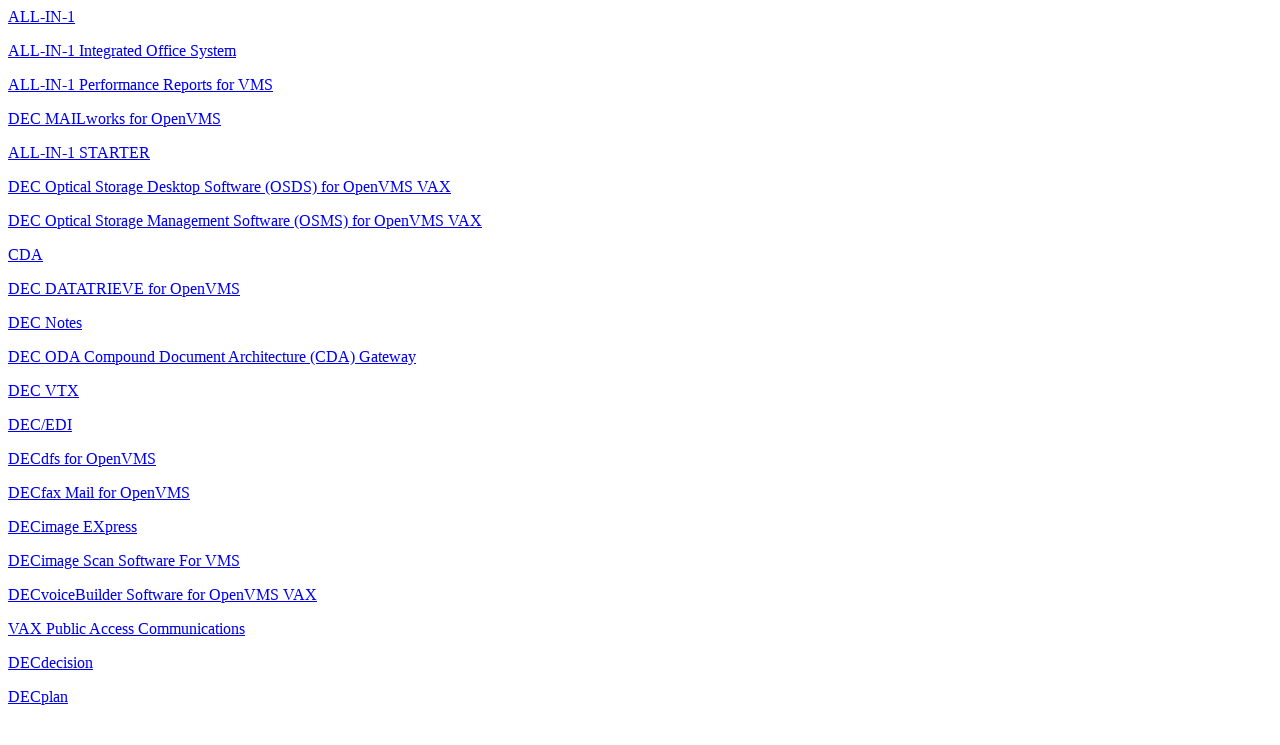

--- FILE ---
content_type: text/html
request_url: http://odl.sysworks.biz/swadm_dat_root/vaxdocmay94/d3uhzaa5.html
body_size: 1947
content:
<HTML>
<A HREF="dh24zaa7.html">ALL-IN-1</A><P>
<A HREF="d8vjza12.html">ALL-IN-1 Integrated Office System</A><P>
<A HREF="d3n1zaa1.html">ALL-IN-1 Performance Reports for VMS</A><P>
<A HREF="d3pbzaa1.html">DEC MAILworks for OpenVMS</A><P>
<A HREF="d8vjza25.html">ALL-IN-1 STARTER</A><P>
<A HREF="d3vazaa2.html">DEC Optical Storage Desktop Software (OSDS) for OpenVMS VAX</A><P>
<A HREF="d3vazaa3.html">DEC Optical Storage Management Software (OSMS) for OpenVMS VAX</A><P>
<A HREF="d3s1zaa2.html">CDA</A><P>
<A HREF="dhqdzaa1.html">DEC DATATRIEVE for OpenVMS</A><P>
<A HREF="d35zzaa3.html">DEC Notes</A><P>
<A HREF="d270zaa1.html">DEC ODA Compound Document Architecture (CDA) Gateway</A><P>
<A HREF="d35zzaa4.html">DEC VTX</A><P>
<A HREF="dllzza25.html">DEC/EDI</A><P>
<A HREF="d3ndzaa5.html">DECdfs for OpenVMS</A><P>
<A HREF="d4r4zaa3.html">DECfax Mail for OpenVMS</A><P>
<A HREF="d34jzaa1.html">DECimage EXpress</A><P>
<A HREF="d3sjzaa1.html">DECimage Scan Software For VMS</A><P>
<A HREF="d34jzaa2.html">DECvoiceBuilder Software for OpenVMS VAX</A><P>
<A HREF="d33vza20.html">VAX Public Access Communications</A><P>
<A HREF="d3s1za90.html">DECdecision</A><P>
<A HREF="d8vjzaa7.html">DECplan</A><P>
<A HREF="d35zzaa2.html">DECquery for VMS</A><P>
<A HREF="dh87za24.html">DECquery/Deutsch for VMS</A><P>
<A HREF="dh87za23.html">DECquery/Francias for VMS</A><P>
<A HREF="d33wzaa1.html">DECview3d Concurrent View and Edit Module for VMS</A><P>
<A HREF="d3s1za80.html">DECwrite</A><P>
<A HREF="dllzzaa2.html">MAILbus</A><P>
<A HREF="dllzza16.html">MAILbus 400</A><P>
<A HREF="d3s1za12.html">Network Application Support (NAS)</A><P>
<A HREF="dy43zaa1.html">POLYCENTER Scheduler for OpenVMS</A><P>
<A HREF="d3w3zaa1.html">TeamRoute for VMS</A><P>
<A HREF="d3w3za12.html">TeamRoute for ALL-IN-1</A><P>
<A HREF="d3dszaa1.html">VAX ADE</A><P>
<A HREF="d32vza90.html">VMS DECwindows</A><P>
<A HREF="d3tfza99.html">WPS-PLUS</A><P>
</BODY></HTML>
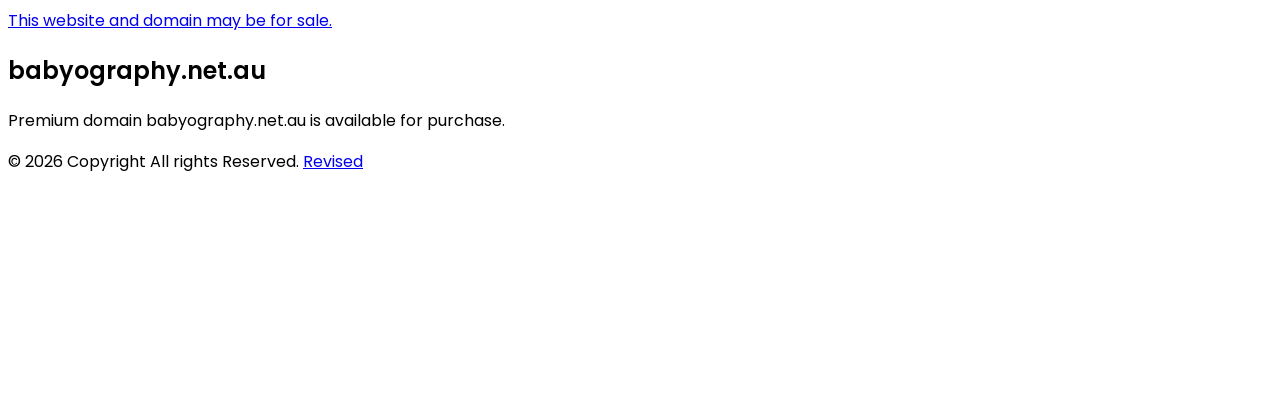

--- FILE ---
content_type: text/html;charset=UTF-8
request_url: https://babyography.net.au/products/babybjorn-one-carrier-cotton
body_size: 883
content:
<!DOCTYPE html>
<html lang="en">
<head>
  <meta charset="UTF-8">
  <meta name="viewport" content="width=device-width, initial-scale=1.0">
  <title>babyography.net.au - For Sale</title>
  <meta name="description" content="Premium domain babyography.net.au is available for purchase.">
  <link rel="preconnect" href="https://fonts.googleapis.com">
  <link rel="preconnect" href="https://fonts.gstatic.com" crossorigin="anonymous">
  <link href="https://fonts.googleapis.com/css2?family=Poppins:wght@400;600&display=swap" rel="stylesheet">
  <link href="/css/output.css" rel="stylesheet">
  <style>
    body { font-family: 'Poppins', sans-serif; }
  </style>
</head>
<body class="bg-gradient-to-b from-slate-400 to-white text-black min-h-screen w-full h-full">
  <main class="flex flex-col flex-grow min-h-screen justify-between items-end">
    <div class="flex flex-col flex-grow w-full">
      <div class="w-full shadow-lg bg-green-700 text-white py-2 mb-3 text-center">
        <a href="https://domaingenius.com.au/market/babyography.net.au" class="underline">
          This website and domain may be for sale.
        </a>
      </div>

      <div class="container mx-auto flex flex-col mt-40 justify-center items-center flex-grow">
        <h2 class="text-xl font-semibold mb-4 text-center md:text-5xl">
          babyography.net.au
        </h2>
        <div class="border-t border-gray-500 pt-4 text-center">
          <p class="text-1xl text-gray-900">Premium domain babyography.net.au is available for purchase.</p>
        </div>
      </div>
    </div>

    <footer class="py-4 flex-shrink-0 w-full">
      <div class="container mx-auto text-center">
        <p class="text-sm pb-2 pt-2 mt-12">
          &copy; 2026 Copyright All rights Reserved.
          <a href="https://revised.com.au" class="underline">Revised</a>
        </p>
      </div>
    </footer>
  </main>
<script defer src="https://static.cloudflareinsights.com/beacon.min.js/vcd15cbe7772f49c399c6a5babf22c1241717689176015" integrity="sha512-ZpsOmlRQV6y907TI0dKBHq9Md29nnaEIPlkf84rnaERnq6zvWvPUqr2ft8M1aS28oN72PdrCzSjY4U6VaAw1EQ==" data-cf-beacon='{"version":"2024.11.0","token":"209e724b13e645bb9e670d6d287fd704","r":1,"server_timing":{"name":{"cfCacheStatus":true,"cfEdge":true,"cfExtPri":true,"cfL4":true,"cfOrigin":true,"cfSpeedBrain":true},"location_startswith":null}}' crossorigin="anonymous"></script>
</body>
</html>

........

**EXERCISE DETAILS:**
Lines containing the word "container": copy each of them from the material.

**ANSWER TO THIS TASK:**
      <div class="container mx-auto flex flex-col mt-40 justify-center items-center flex-grow">
      <div class="container mx-auto text-center">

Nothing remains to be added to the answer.